The problem
In the comments on the Gingrich-Huntsman debate, rewrite the text from "As usual, the" to "a Perry-style gaffe.", changing "blunder" to "misstep".

Document passage
As usual, the mainstream media was quick to misinterpret Gingrich's decision to debate Huntsman as a "blunder," just as they misinterpreted Gingrich's cagey bait-and-switch maneuver on immigration as a Perry-style gaffe.
Why agree to debate a guy who's a long-shot and trying to displace you? Why? Because he won't displace Gingrich and even if he did, and killed Romney in New Hampshire, that would seal the nomination for Gingrich.
Gingrich and Cain used their "debate" appearance to their mutual advantage, and here the Gingrich and Huntsman have an opportunity to close the door on Mitt, who foolishly refused an offer to debate Gingrich giving Huntsman the opening.
This will also have a very interesting impact on the immigration debate, since the two are the most moderate GOP candidates on the issue - both backing a guest worker program, and both wanting to see flexibility on letting some illegal immigrants stay.
I don't think that will play badly in New Hampshire, and I think Huntsman could score big with his TBTF campaign against the banks. On the other hand, he may not be able to take advantage of the venue -- he hasn't exactly shone in most of the debates, but wither way Newt wins, I think.
Hard to imagine what is going through Romney's head at this point. It's becoming pretty clearn that when truly pressed he can't handle the pressure.
http://www.wbur.org/2011/12/02/huntsman-nh
The Gingrich-Huntsman debate is a very interesting maneuver by BOTH men - common interest in destroying Romney.
Last time Gingrich agreed to a debate - with Cain - both men rose.
First, the GOP gets too much support from the military-industrial-petroleum complex to accept Huntsman's more rational stance on national defense. But more importantly, for a GOP candidate to successfully advocate curtailing defense spending, he or she must sufficiently appeal to the xenophobia that is endemic among conservative voters while being vague about specific military activities overseas. Gingrich is following that strategy:
http://www.newt.org/solutions/tell-truth-about-national-security
"1... We are engaged in a long war against radical Islamism, a belief system adhered to by a small minority of Muslims but nonetheless a powerful and organized ideology within Islamic thought that is totally incompatible with the modern world."

Stored rows
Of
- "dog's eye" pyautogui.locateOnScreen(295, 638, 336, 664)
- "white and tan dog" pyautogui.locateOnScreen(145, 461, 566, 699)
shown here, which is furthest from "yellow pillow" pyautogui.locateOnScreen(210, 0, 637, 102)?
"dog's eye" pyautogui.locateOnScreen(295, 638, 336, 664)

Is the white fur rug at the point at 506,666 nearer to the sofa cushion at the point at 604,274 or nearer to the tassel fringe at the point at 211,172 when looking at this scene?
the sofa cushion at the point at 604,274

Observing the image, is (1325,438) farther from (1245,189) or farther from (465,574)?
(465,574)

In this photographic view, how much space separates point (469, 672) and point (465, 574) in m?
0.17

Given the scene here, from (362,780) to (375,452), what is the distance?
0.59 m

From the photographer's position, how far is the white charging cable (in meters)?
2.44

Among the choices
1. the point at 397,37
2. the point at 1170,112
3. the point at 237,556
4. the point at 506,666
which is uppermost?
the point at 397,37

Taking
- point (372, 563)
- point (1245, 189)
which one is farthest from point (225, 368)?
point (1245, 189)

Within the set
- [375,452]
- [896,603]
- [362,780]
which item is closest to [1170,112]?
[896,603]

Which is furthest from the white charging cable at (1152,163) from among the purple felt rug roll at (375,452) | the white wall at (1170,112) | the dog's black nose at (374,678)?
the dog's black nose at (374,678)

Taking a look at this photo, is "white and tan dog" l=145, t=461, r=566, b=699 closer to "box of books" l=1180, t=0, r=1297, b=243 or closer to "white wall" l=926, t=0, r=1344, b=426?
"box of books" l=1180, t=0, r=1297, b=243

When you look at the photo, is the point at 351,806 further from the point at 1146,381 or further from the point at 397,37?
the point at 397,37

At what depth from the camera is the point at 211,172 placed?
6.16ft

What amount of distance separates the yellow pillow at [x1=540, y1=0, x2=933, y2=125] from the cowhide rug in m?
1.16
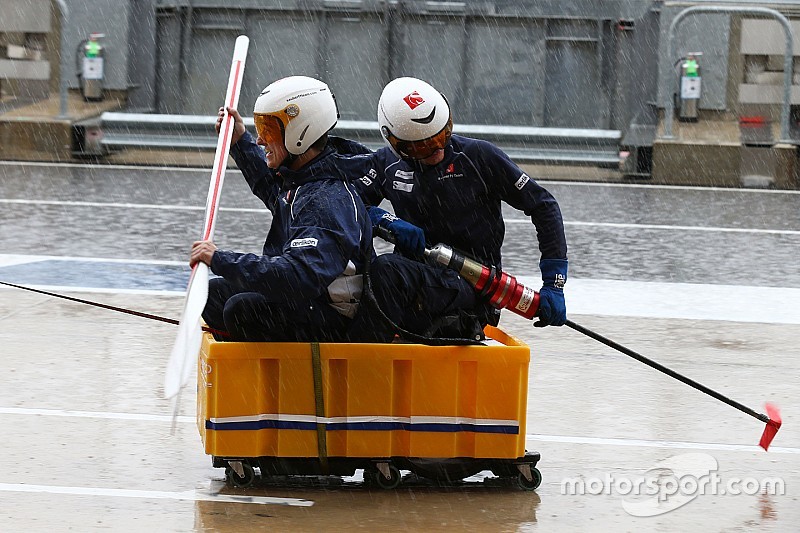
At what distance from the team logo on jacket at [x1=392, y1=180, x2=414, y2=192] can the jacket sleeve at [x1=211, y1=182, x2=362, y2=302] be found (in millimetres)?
555

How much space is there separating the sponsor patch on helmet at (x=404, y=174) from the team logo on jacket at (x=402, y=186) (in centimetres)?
2

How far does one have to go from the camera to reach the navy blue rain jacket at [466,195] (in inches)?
229

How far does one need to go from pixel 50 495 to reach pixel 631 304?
5.50 metres

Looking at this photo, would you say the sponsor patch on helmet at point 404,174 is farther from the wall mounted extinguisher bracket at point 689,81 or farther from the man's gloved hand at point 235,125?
the wall mounted extinguisher bracket at point 689,81

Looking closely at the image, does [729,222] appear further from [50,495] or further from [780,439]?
[50,495]

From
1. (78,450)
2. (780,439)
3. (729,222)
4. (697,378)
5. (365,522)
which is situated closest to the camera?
(365,522)

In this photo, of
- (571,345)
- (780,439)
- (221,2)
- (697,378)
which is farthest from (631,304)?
(221,2)

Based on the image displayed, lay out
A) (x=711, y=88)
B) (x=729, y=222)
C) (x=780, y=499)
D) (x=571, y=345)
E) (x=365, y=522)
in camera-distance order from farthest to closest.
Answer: (x=711, y=88), (x=729, y=222), (x=571, y=345), (x=780, y=499), (x=365, y=522)

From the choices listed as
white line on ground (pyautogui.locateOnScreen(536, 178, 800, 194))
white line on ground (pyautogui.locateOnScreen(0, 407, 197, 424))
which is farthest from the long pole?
white line on ground (pyautogui.locateOnScreen(0, 407, 197, 424))

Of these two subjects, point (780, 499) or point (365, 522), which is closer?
point (365, 522)

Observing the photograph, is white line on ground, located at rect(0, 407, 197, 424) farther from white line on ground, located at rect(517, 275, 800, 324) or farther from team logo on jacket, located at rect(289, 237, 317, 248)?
white line on ground, located at rect(517, 275, 800, 324)

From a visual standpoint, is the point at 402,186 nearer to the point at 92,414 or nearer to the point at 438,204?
the point at 438,204

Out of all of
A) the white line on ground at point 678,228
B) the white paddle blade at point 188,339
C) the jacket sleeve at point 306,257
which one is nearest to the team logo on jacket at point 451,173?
the jacket sleeve at point 306,257

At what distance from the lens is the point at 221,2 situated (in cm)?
2055
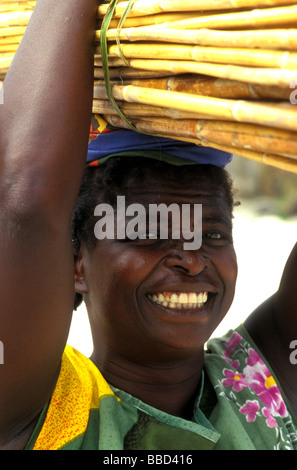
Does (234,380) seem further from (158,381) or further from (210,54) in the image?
(210,54)

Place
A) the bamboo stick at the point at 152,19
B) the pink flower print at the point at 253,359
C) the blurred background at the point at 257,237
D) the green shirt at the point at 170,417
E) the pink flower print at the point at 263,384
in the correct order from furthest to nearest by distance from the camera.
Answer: the blurred background at the point at 257,237 → the pink flower print at the point at 253,359 → the pink flower print at the point at 263,384 → the green shirt at the point at 170,417 → the bamboo stick at the point at 152,19

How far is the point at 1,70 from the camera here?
1512 millimetres

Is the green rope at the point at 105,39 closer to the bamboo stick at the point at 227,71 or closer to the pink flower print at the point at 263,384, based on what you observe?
the bamboo stick at the point at 227,71

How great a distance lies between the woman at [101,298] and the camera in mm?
1256

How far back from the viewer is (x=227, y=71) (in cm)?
107

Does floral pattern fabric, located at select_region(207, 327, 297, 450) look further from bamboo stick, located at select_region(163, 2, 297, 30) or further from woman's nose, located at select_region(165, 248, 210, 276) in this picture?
bamboo stick, located at select_region(163, 2, 297, 30)

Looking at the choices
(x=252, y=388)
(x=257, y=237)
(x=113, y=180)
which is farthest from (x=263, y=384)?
(x=257, y=237)

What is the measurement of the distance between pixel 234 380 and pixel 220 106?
97 cm

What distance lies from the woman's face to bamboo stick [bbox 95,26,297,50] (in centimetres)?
47

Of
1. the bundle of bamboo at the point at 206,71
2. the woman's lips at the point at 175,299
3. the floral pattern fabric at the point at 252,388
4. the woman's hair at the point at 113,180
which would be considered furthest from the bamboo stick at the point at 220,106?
the floral pattern fabric at the point at 252,388

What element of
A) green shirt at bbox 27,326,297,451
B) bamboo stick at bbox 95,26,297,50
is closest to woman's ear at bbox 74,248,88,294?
green shirt at bbox 27,326,297,451

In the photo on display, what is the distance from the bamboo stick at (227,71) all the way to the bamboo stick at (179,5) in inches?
3.5

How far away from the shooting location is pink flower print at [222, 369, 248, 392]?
5.96ft
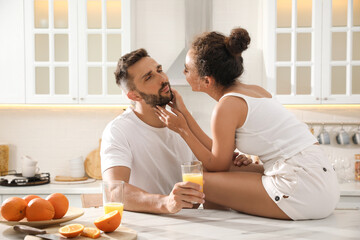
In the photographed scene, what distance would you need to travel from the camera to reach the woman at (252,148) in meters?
1.70

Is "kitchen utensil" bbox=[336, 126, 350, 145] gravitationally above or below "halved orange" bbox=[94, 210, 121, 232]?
above

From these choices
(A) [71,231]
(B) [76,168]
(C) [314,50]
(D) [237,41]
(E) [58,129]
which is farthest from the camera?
(E) [58,129]

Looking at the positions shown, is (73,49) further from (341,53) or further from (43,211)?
(43,211)

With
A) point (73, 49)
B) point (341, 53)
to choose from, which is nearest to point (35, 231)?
point (73, 49)

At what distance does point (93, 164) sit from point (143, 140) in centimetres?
183

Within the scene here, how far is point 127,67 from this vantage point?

Output of the exercise
As usual, the mainstream media was quick to misinterpret Gingrich's decision to debate Huntsman as a "misstep," just as they misinterpreted Gingrich's cagey bait-and-switch maneuver on immigration as a Perry-style gaffe.